PPP — The Zines of Paper Rad
(Delema, 2015)
The Paper Rad exhibit was my favorite part of this year’s New York Art Book Fair. I had yet to see the new volume of the collective’s zines, but its promise alone had lured me into Printed Matter’s forbiddingly populous annual affair. Now that I’ve had more than a month with it, the book’s delights are proving unrelenting—its constituent comics, doodles, and ephemera seem at once offhand and exemplary of some wholly unique expressive universe. Paper Rad’s boundaries are porous, both in membership (Jacob Ciocci, Jessica Ciocci, and Ben Jones are the three primary members, but they seem uninterested in defining themselves strictly as such) and in media. Their work transcends its method of delivery; one might easily forget whether an image, line, or even a sensation comes from one of their videos, comics, website, or even one of their songs.
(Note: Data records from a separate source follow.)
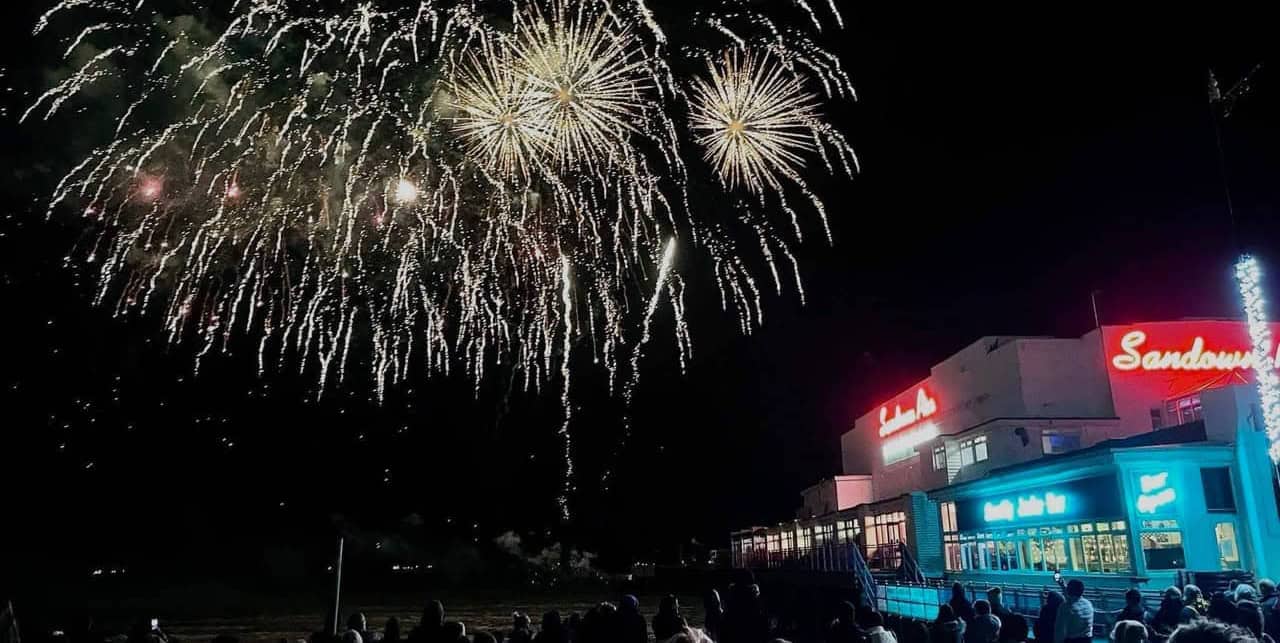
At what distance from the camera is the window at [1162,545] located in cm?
2039

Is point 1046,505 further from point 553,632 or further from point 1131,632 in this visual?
point 553,632

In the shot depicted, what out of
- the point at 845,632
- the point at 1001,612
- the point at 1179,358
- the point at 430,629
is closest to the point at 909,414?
the point at 1179,358

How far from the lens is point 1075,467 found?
22.7 meters

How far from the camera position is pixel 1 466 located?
5344cm

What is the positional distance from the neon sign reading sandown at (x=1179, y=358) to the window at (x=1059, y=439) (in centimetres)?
→ 300

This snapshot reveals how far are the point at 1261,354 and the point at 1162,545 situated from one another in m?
5.45

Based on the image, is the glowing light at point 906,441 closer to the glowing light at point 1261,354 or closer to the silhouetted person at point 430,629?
the glowing light at point 1261,354

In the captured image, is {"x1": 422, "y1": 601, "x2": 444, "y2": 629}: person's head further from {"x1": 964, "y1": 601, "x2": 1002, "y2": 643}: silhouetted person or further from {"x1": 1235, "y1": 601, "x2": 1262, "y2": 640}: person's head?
{"x1": 1235, "y1": 601, "x2": 1262, "y2": 640}: person's head

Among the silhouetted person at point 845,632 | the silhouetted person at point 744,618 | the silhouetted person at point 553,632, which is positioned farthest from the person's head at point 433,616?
the silhouetted person at point 845,632

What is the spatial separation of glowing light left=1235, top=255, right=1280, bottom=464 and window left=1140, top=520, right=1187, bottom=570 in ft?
9.59

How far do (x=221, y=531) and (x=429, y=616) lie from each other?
116118 mm

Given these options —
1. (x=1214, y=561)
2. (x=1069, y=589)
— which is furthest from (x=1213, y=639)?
(x=1214, y=561)

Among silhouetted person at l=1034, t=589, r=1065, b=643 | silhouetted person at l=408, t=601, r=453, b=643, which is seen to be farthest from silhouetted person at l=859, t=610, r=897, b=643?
silhouetted person at l=1034, t=589, r=1065, b=643

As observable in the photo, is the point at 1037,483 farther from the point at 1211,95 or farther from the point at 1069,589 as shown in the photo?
the point at 1069,589
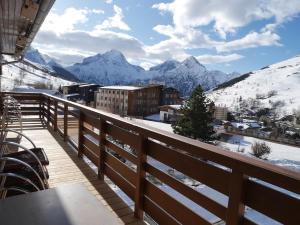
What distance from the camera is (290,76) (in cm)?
13512

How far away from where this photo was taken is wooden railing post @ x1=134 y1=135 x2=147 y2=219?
2.77 meters

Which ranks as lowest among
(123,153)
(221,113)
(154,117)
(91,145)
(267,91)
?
(154,117)

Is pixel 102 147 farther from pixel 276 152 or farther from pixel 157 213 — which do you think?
pixel 276 152

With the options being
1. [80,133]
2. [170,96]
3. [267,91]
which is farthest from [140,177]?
[267,91]

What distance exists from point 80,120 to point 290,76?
484 feet

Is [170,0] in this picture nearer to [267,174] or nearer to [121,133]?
[121,133]

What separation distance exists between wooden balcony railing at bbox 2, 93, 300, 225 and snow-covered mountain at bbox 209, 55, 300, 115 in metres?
95.1

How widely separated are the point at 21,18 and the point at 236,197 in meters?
4.21

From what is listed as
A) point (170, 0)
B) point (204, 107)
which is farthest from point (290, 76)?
point (170, 0)

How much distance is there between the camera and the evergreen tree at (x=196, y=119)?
1093 inches

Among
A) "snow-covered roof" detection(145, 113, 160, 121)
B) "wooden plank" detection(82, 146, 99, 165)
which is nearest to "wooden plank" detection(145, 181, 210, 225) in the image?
"wooden plank" detection(82, 146, 99, 165)

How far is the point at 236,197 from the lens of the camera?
1.67m

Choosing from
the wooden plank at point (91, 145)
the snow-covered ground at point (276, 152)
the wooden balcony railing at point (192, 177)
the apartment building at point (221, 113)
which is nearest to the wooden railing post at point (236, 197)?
the wooden balcony railing at point (192, 177)

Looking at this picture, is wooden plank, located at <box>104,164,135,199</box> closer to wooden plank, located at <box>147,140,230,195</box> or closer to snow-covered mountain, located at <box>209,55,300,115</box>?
wooden plank, located at <box>147,140,230,195</box>
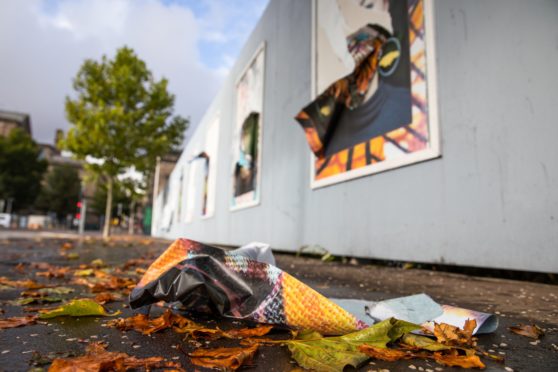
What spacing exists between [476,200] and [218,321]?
212 cm

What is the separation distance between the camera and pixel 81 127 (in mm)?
13938

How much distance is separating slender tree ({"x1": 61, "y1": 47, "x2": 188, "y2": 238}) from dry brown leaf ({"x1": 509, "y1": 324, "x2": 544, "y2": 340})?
586 inches

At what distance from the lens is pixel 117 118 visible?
556 inches

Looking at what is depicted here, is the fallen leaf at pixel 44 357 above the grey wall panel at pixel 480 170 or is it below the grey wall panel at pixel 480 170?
below

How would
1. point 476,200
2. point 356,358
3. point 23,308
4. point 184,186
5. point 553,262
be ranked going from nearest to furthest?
point 356,358 < point 23,308 < point 553,262 < point 476,200 < point 184,186

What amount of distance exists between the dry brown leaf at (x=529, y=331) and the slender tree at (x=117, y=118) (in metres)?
14.9

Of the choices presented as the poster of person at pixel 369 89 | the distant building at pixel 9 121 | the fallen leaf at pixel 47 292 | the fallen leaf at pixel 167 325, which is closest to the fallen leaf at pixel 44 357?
the fallen leaf at pixel 167 325

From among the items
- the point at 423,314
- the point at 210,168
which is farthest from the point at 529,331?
the point at 210,168

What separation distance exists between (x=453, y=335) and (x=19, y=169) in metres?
43.9

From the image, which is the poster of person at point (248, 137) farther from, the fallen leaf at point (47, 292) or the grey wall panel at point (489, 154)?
the fallen leaf at point (47, 292)

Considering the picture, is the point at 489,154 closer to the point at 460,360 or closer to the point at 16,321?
the point at 460,360

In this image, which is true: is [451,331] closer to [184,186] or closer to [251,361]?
[251,361]

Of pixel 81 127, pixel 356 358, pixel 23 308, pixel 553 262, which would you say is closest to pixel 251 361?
pixel 356 358

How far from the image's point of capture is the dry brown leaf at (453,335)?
942mm
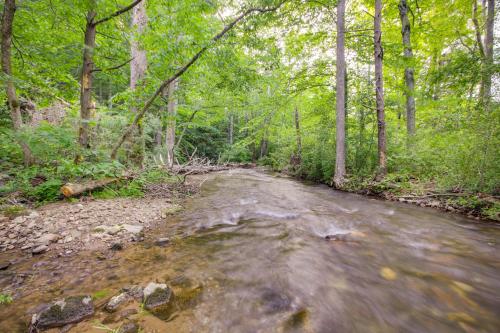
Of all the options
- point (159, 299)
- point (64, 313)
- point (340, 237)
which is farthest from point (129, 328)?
point (340, 237)

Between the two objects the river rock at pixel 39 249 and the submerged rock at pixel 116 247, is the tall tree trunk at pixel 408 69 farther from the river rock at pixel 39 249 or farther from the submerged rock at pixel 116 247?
the river rock at pixel 39 249

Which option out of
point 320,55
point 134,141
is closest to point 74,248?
point 134,141

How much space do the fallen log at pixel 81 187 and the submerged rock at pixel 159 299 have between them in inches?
124

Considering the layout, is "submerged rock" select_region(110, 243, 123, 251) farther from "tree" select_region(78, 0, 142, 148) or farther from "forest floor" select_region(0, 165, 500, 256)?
"tree" select_region(78, 0, 142, 148)

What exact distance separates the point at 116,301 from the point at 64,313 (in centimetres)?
33

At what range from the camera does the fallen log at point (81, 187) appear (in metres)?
4.04

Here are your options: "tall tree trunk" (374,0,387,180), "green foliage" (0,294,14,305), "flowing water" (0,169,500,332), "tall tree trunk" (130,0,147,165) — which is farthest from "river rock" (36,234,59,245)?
"tall tree trunk" (374,0,387,180)

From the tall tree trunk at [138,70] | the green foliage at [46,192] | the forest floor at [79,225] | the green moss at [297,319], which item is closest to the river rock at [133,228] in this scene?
the forest floor at [79,225]

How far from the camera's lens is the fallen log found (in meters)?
4.04

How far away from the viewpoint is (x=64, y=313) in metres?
1.67

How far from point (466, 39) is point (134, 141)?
15.8 meters

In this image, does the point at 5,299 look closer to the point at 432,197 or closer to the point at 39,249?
the point at 39,249

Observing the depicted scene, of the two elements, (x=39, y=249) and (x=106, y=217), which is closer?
(x=39, y=249)

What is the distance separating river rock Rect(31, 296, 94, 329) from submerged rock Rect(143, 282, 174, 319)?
40cm
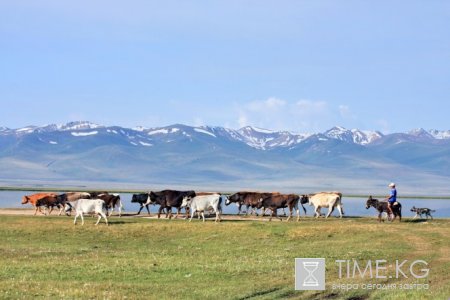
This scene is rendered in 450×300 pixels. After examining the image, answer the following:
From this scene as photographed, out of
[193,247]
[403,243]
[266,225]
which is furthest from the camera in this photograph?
[266,225]

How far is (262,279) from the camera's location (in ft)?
81.0

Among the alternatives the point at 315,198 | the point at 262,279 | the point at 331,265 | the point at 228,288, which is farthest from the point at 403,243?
the point at 315,198

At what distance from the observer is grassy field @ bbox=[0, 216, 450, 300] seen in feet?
72.8

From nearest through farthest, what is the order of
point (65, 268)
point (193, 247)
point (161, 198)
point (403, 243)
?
1. point (65, 268)
2. point (403, 243)
3. point (193, 247)
4. point (161, 198)

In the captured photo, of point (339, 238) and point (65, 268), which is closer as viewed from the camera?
point (65, 268)

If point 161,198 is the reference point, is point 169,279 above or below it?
below

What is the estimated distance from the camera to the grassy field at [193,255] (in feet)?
72.8

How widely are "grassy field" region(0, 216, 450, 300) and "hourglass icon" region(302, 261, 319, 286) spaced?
52 centimetres

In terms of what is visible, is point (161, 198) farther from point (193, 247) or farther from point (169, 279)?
point (169, 279)

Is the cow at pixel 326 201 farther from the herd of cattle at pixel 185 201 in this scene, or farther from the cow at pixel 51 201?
the cow at pixel 51 201

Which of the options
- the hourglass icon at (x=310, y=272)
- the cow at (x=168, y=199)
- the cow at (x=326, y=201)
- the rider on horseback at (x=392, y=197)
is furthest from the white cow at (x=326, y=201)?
the hourglass icon at (x=310, y=272)

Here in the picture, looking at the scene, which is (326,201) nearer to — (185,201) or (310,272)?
(185,201)

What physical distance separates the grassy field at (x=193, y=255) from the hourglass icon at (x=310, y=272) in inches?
20.4

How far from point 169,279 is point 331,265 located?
599cm
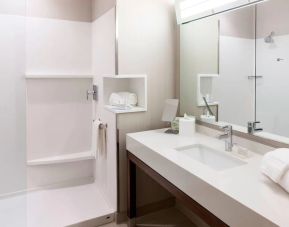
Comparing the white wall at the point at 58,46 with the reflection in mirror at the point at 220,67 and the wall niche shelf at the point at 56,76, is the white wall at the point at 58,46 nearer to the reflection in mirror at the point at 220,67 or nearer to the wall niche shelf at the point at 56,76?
the wall niche shelf at the point at 56,76

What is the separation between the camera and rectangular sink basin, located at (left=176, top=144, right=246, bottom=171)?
1514 mm

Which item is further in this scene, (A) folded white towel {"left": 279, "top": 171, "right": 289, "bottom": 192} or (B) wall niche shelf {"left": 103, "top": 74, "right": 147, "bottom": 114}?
(B) wall niche shelf {"left": 103, "top": 74, "right": 147, "bottom": 114}

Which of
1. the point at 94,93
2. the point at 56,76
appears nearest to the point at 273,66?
the point at 94,93

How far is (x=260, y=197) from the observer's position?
3.27ft

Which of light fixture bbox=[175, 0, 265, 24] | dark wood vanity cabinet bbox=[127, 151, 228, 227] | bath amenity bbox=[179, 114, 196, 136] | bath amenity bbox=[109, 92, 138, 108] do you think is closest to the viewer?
dark wood vanity cabinet bbox=[127, 151, 228, 227]

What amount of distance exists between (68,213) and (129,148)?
84 centimetres

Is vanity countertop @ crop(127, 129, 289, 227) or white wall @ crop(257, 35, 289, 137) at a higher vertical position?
white wall @ crop(257, 35, 289, 137)

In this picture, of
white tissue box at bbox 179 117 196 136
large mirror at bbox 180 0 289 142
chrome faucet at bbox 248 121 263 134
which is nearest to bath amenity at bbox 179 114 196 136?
white tissue box at bbox 179 117 196 136

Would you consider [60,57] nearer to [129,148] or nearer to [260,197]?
[129,148]

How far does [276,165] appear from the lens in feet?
3.50

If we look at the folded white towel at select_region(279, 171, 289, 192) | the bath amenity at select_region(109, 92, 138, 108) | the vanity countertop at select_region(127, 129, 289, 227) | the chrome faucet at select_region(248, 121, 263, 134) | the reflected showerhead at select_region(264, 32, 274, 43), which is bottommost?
the vanity countertop at select_region(127, 129, 289, 227)

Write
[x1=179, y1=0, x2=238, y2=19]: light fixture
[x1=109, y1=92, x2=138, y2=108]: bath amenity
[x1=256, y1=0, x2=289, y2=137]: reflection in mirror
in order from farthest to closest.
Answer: [x1=109, y1=92, x2=138, y2=108]: bath amenity → [x1=179, y1=0, x2=238, y2=19]: light fixture → [x1=256, y1=0, x2=289, y2=137]: reflection in mirror

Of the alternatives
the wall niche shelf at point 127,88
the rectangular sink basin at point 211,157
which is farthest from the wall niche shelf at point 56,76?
the rectangular sink basin at point 211,157

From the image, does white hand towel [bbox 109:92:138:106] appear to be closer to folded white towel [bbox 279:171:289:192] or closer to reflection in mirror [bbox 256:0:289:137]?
reflection in mirror [bbox 256:0:289:137]
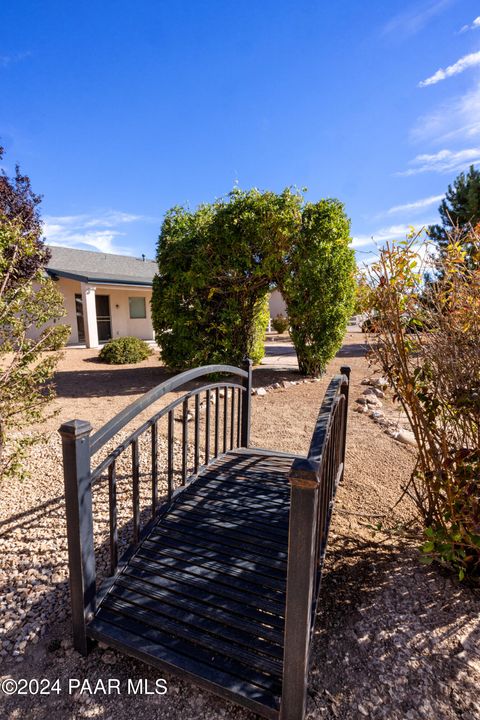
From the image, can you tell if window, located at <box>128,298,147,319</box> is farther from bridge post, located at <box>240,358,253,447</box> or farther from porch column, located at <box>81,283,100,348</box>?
bridge post, located at <box>240,358,253,447</box>

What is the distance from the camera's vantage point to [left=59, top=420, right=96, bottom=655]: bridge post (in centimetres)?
151

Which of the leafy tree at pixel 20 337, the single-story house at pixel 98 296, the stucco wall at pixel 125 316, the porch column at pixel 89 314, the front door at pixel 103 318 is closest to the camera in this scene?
the leafy tree at pixel 20 337

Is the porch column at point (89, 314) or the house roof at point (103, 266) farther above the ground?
the house roof at point (103, 266)

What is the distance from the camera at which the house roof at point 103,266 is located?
15.1m

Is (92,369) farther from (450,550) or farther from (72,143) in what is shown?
(450,550)

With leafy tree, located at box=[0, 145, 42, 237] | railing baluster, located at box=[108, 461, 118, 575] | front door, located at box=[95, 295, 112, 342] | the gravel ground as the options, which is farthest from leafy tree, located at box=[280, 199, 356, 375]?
front door, located at box=[95, 295, 112, 342]

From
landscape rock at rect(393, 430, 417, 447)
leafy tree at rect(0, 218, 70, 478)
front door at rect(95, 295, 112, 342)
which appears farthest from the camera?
front door at rect(95, 295, 112, 342)

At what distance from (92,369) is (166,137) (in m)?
7.90

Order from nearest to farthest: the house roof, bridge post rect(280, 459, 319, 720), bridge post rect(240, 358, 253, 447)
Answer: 1. bridge post rect(280, 459, 319, 720)
2. bridge post rect(240, 358, 253, 447)
3. the house roof

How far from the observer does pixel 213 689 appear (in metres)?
1.38

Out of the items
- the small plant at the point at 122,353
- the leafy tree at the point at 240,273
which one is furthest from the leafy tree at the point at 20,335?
the small plant at the point at 122,353

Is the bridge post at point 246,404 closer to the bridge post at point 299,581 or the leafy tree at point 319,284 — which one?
the bridge post at point 299,581

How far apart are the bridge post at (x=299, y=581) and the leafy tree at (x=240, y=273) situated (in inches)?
272

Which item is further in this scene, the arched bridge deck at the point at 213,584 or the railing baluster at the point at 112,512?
the railing baluster at the point at 112,512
Among all of their output, their zines have proved among the most difficult to find, which makes this monograph particularly revelatory: The Paper Rad ethos seems to have emerged fully formed in the collection’s first zine, from 1997, and has only expanded and deepened from there, gobbling up all manner of influences and digesting them into a singularly Paper Radian pâté.
–BG
C Spencer Yeh, Solo Voice I –X (Primary Information, 2015)

Solo Voice I –X
(Primary Information, 2015)
When I interviewed Miriam Katzeff in the Rail this past March, we discussed Primary Information’s open-ended, trans-historical approach to publishing. Primary Information publishes new work by contemporary artists alongside facsimile editions of historical work, contextualizing contemporary art within an expansive historical framework, and older projects in relation to current work. One thing we didn’t talk about was Primary Information’s history of “publishing” LPs, but I find the thought of doing so fascinating: it is a reminder that publishing artists’ books is an inherently experimental practice, one with mutable boundaries that can encompass multiple forms of media. Primary Information published a new LP by the multidisciplinary artist C Spencer Yeh in April. Yeh has an extensive discography, but Solo Voice I – X is his first work devoted entirely to the voice. Yeh’s project is part of a long classical tradition and his approach is both indebted to and a complete departure from this historical precedent. As in any solo format, the recordings demonstrate the full expressive range of Yeh’s “instrument.” But the results complicate the distinction between music, sound, and noise, and the results are far from classical. Yeh does not sing on this record, and the idea that his voice works alone is something of a misnomer. Instead, he stutters and sputters, producing sounds that are truly indescribable. In Solo Voice I – X, the voice is a dynamic combination of breath, movement, and intonation, and as Yeh de- and reconstructs these elements, the listener realizes that this is what it always is.